| SELECTED PASSAGE |

□ □ □ □

Sylvia Cortez: I represent Las Vegas Friends. We are a new 501(c)3 organization to raise funds for stem-cell research. It’s something very close to my heart because I have a daughter who is in a wheelchair as the result of a car accident. We will start with our initial event, a New Year’s Eve gala. Funds generated from ticket sales will go to the Reeve Irvine Research Center, and proceeds of the silent auction will benefit the community enrichment program for people with disabilities here in Las Vegas. Aside from raising money that night, our family will match the funds each organization receives.
Dean Collins: Juvenile Diabetes Research Foundation is an organization made up of volunteers, a tremendous board of directors and a lot of family teams who come together to raise money for diabetes research. We have continued in steady growth the last couple of years. The community is very gracious and supportive of the cause of Type I or juvenile diabetes, and our mission is to continue to raise as many dollars as possible in the shortest amount of time. Some remarkable research has come our way in the last couple of years with islet cell transplantation, so we’re just turning the corner in raising enough dollars to find that cure once and for all.
Patrick Leary: Catholic Charities represents 18 separate divisions, beginning with adoption and going all the way to senior services. We’re the second-largest provider of social services in the state of Nevada, after EOB. We are a very well-kept secret. Most people do not know that Meals-on-Wheels is actually a part of Catholic Charities, and we have a Senior Companion Program as well as RSVP, which allows seniors to use skills they acquired in life to help the community. At the St. Vincent’s Plaza, just a little north of downtown [Las Vegas], we have our main campus, where on a given night we will house 1,000 people. We are working with Clark County trying to set up special shelters for the winter. Our residential program is really the heart and soul of what we do. Hopefully, we can take people from homelessness and give them the necessary skills they need to get back into the workforce. Predominantly, we are funded by government grants, and our big problem now is that, as we move people through this transition from homelessness to self-sufficiency, they don’t have a place to live. We run 120 units of single-occupancy apartments, but they’re constantly full with a waiting list.
Tracy Cotton: I am the executive director for the Center for Academic Achievement and Outreach, based at UNLV. We are the largest educational assistance program in the country, and our mission is to provide alternative and traditional educational opportunities for those who come from low-income and first-generation college backgrounds. We provide academic assistance services for more than 15,000 young people and adults in Nevada. Our biggest challenge is to raise additional funds. When you are attached to a state-supported institution of higher education, it’s perceived that any contributions are going to that institution, when, in fact, we are 100 percent self-funded through grants and donations.

□ □ □ □

| TASK 1 |
In the nonprofit statements above, rewrite the paragraph beginning "Tracy Cotton: I am the executive director" as a short bulleted list that keeps its main facts.
| TASK 2 |
According to the nonprofit statements, how many people does Catholic Charities house on a given night at its main campus at St. Vincent's Plaza?
| TASK 3 |
Continue the nonprofit statements from the end of the last one shown.

| INPUT DATA |
□ □ □ □

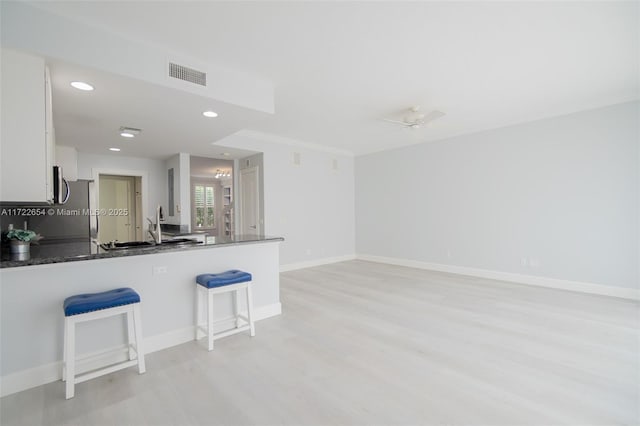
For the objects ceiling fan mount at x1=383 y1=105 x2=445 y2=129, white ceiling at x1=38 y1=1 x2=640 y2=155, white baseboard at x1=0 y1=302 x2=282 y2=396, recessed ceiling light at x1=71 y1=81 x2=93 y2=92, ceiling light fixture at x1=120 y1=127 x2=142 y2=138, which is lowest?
white baseboard at x1=0 y1=302 x2=282 y2=396

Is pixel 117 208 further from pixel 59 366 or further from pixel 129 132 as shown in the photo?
pixel 59 366

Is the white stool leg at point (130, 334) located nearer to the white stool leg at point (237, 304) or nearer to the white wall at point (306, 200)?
the white stool leg at point (237, 304)

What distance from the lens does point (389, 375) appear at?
2.34 meters

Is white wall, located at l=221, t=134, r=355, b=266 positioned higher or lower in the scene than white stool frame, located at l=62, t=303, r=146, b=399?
higher

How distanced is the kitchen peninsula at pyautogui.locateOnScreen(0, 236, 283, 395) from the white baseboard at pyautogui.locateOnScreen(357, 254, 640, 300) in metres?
4.35

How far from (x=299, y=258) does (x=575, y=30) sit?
5463 mm

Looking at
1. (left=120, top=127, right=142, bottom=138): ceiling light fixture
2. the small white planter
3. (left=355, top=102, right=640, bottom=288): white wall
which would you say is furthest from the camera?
(left=355, top=102, right=640, bottom=288): white wall

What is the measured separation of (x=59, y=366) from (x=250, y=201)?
4.29 m

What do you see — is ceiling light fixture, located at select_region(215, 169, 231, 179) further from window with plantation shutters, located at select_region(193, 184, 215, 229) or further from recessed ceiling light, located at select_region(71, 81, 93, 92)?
recessed ceiling light, located at select_region(71, 81, 93, 92)

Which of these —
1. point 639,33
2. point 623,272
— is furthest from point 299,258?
point 639,33

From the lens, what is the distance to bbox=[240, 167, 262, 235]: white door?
241 inches

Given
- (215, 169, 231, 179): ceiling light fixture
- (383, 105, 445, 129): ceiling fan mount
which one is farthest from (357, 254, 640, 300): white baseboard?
(215, 169, 231, 179): ceiling light fixture

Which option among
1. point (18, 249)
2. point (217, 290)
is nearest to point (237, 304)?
point (217, 290)

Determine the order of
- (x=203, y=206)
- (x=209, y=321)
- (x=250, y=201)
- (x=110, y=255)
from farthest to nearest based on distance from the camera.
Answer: (x=203, y=206) → (x=250, y=201) → (x=209, y=321) → (x=110, y=255)
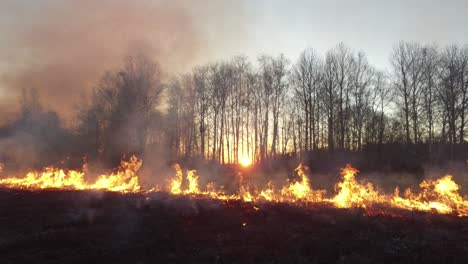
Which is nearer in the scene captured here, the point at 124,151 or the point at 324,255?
the point at 324,255

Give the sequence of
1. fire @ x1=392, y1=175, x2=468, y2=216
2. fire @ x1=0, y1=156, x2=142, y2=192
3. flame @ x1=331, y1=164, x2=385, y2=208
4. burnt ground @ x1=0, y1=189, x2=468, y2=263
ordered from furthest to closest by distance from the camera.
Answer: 1. fire @ x1=0, y1=156, x2=142, y2=192
2. flame @ x1=331, y1=164, x2=385, y2=208
3. fire @ x1=392, y1=175, x2=468, y2=216
4. burnt ground @ x1=0, y1=189, x2=468, y2=263

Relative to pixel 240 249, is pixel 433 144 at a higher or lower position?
higher

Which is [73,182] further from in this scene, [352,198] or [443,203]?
[443,203]

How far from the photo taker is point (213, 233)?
12.1m

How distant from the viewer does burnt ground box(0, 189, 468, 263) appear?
9.72 m

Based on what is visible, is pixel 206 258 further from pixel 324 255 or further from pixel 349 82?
pixel 349 82


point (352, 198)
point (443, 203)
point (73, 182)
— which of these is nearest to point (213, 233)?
point (352, 198)

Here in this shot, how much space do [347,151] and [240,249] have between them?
111 ft

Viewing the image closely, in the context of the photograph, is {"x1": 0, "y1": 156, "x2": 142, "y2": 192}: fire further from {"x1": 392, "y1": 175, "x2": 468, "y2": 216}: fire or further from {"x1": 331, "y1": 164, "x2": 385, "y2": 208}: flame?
{"x1": 392, "y1": 175, "x2": 468, "y2": 216}: fire

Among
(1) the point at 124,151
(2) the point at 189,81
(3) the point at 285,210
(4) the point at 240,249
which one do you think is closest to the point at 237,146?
(2) the point at 189,81

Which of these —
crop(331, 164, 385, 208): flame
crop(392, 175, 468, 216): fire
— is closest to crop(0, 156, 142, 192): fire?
crop(331, 164, 385, 208): flame

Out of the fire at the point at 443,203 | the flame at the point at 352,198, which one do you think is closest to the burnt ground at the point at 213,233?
the flame at the point at 352,198

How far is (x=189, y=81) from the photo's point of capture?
50656 millimetres

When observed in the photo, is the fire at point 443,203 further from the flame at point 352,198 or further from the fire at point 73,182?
the fire at point 73,182
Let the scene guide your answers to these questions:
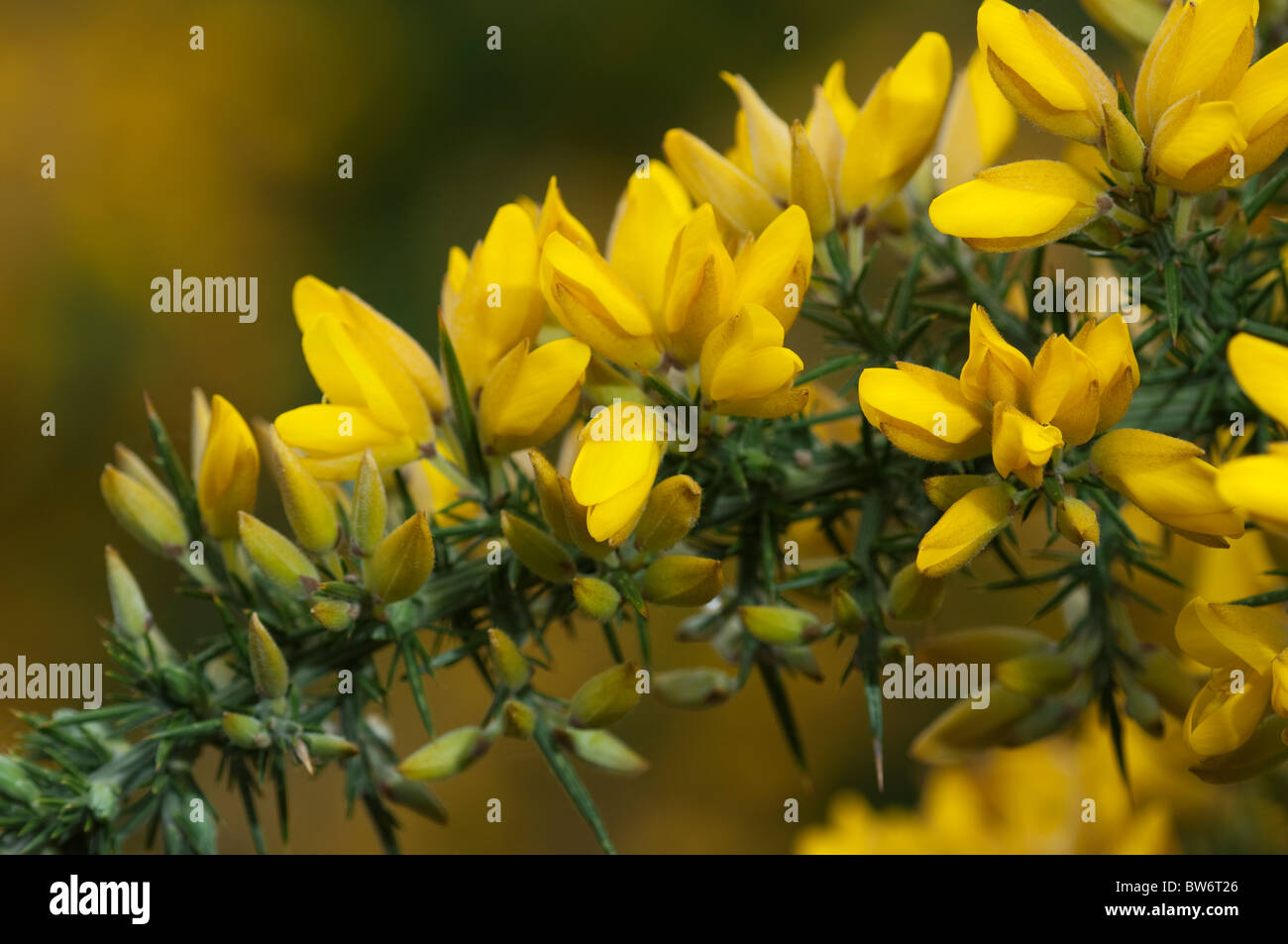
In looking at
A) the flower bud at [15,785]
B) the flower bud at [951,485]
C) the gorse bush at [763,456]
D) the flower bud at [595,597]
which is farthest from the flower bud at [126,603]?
the flower bud at [951,485]

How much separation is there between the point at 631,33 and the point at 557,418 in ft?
6.58

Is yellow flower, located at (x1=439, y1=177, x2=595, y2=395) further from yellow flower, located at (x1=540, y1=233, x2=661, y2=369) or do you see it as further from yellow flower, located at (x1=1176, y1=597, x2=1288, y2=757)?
yellow flower, located at (x1=1176, y1=597, x2=1288, y2=757)

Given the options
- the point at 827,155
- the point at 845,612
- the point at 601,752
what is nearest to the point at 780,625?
the point at 845,612

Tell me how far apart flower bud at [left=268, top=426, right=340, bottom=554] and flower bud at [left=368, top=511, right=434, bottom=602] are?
4 cm

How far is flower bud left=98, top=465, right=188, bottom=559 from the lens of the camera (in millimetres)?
821

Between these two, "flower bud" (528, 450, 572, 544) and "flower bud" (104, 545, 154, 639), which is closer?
"flower bud" (528, 450, 572, 544)

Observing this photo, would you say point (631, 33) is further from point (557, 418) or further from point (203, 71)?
point (557, 418)

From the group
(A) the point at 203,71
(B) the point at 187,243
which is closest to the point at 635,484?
(B) the point at 187,243

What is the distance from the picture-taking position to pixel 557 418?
28.7 inches

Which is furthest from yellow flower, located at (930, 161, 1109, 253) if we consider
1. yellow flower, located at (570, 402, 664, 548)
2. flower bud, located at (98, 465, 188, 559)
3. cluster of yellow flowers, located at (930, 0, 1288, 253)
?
flower bud, located at (98, 465, 188, 559)

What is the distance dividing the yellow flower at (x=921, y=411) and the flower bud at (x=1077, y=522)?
61 mm

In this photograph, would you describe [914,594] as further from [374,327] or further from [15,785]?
[15,785]

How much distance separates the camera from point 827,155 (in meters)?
0.84
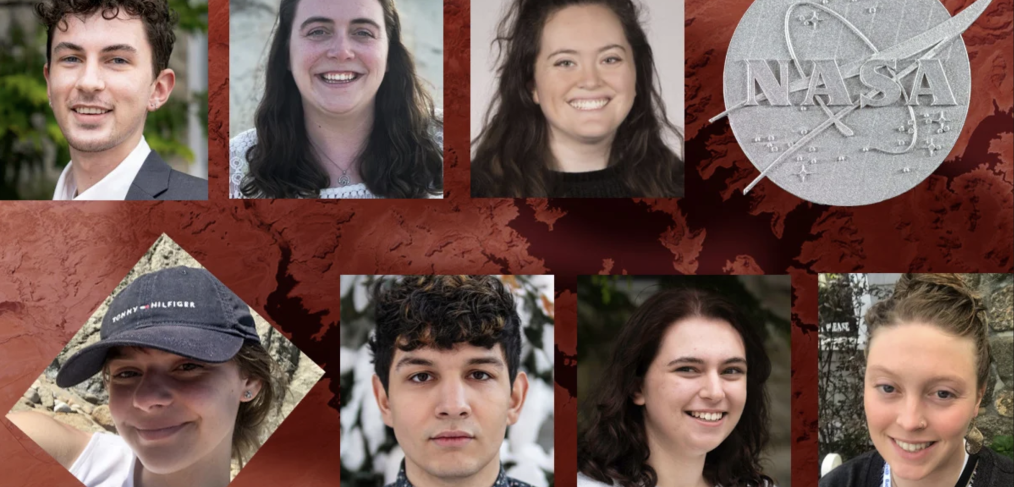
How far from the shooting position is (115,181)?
2.64m

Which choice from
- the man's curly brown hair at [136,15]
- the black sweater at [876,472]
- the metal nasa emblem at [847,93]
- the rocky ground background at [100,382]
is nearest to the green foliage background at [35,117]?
the man's curly brown hair at [136,15]

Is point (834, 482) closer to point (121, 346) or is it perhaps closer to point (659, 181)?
point (659, 181)

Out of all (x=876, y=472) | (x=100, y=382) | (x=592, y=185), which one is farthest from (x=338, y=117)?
(x=876, y=472)

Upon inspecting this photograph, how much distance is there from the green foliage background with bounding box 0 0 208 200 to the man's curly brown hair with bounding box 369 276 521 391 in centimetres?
66

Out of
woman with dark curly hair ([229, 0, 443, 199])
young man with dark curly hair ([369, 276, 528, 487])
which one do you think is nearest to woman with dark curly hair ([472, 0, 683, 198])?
woman with dark curly hair ([229, 0, 443, 199])

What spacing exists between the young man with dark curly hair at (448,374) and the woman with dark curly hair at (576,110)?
289 millimetres

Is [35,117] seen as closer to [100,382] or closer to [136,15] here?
[136,15]

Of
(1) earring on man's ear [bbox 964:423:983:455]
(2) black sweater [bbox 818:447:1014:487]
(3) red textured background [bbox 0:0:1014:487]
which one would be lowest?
(2) black sweater [bbox 818:447:1014:487]

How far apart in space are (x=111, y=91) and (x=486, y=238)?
40.7 inches

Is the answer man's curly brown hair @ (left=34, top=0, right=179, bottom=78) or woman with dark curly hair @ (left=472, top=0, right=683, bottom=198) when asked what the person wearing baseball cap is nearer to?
man's curly brown hair @ (left=34, top=0, right=179, bottom=78)

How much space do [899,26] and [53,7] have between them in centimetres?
219

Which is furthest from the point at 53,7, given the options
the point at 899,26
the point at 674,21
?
the point at 899,26

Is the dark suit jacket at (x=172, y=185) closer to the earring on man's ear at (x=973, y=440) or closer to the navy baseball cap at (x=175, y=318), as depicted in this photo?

□ □ □ □

| TASK RESULT 1 |
- Tracy Cotton is executive director of the Center for Academic Achievement and Outreach, based at UNLV.
- It is the largest educational assistance program in the country.
- Its mission is to provide alternative and traditional educational opportunities for people from low-income and first-generation college backgrounds.
- It serves more than 15,000 young people and adults in Nevada.
- Its biggest challenge is raising additional funds.
- People assume contributions go to the state-supported university, but the center is 100 percent self-funded through grants and donations.

| TASK RESULT 2 |
1,000 people.

| TASK RESULT 3 |
Steve Chartrand: The purpose of Goodwill is to provide job training and job placement services for citizens who are disabled. This year we’ll provide services to about 750 citizens, and we also have 290 full-time employees who are not part of our client base. We generate approximately 90 percent of our revenue through the sale of donated, gently-used items and new goods in our seven stores. Probably the biggest challenge we’re facing is finding the right employer matches for the clients who are going through our job-placement program. We have just kicked off a three-year capital development campaign for the new Goodwill/Good Neighbor Center that will house all our training and services. It will also have a retail store and a processing center where we will process all of our goods. Once we get this facility up and running, we should be able to generate enough profit through our retail stores to fund all our service programs, so that’s our long-term goal.
Susan Strang: I’m Susan Strang, executive director of the Las Vegas affiliate of the Susan G. Komen Breast Cancer Foundation. Our mission is to eradicate breast cancer as a life-threatening disease by research, education, screening and treatment. We don’t do any direct research – that’s guided by our national organization, but we do make a contribution for the citizens of Las Vegas. With the help of some really great community partners, we have had some excellent publicity, and so people know us and our events, but it hasn’t necessarily motivated them to increase their giving or participation. Perhaps we are almost too well-known. Because our name is out so much, people assume we are doing better than we are. We also have a responsibility in continuing to educate people about what we do with the funding we raise on a local basis, because the majority of our funding stays right here in Las Vegas to service women and families who are affected by breast cancer diagnoses.
Deni Conrad: HELP of Southern Nevada has been serving the community for almost 34 years. Our mission is to help individuals either obtain or maintain self-sufficiency. We do that through five programs: emergency resource services, job training, weatherization, (we go out and weatherize the homes of low-income individuals so they can afford to pay the utility bills), community alternative sentencing and a senior program. Two things are great challenges for us. Government grants are being reduced substantially, and most of us have relied heavily on those grants for long periods of time. Because our community is growing at an explosive rate, our greatest challenge is trying to provide services, because the increasing demand is outstripping our capabilities.
Candace Ruisi: Women’s Development Center provides social services and affordable housing. We started over 13 years ago with transitional housing for homeless women and children working toward self-sufficiency and financial independence. Over the years, we found that there were no places for the women to move into that were affordable, because they weren’t being paid a livable wage. We then started to acquire, rehab and maintain affordable housing stock – not just for women, but low-income families, single parents with children, also low-income seniors. We’ve done very well in expanding and have built new-construction senior housing. In all our programs, we provide social service components. We also offer down payment assistance for first-time homebuyers. We have been successful in bringing families from homelessness into home ownership. I also see a change in the federal government and even the local government, in the amount of giving and the direction of their giving. There has been a shift, and in some ways that’s a little scary. We can’t just build housing without having support services to go with it, because then we’re just warehousing people and they’re not going to be able to get out of that cycle. Finding employment opportunities that offer livable wages is also a very big challenge here.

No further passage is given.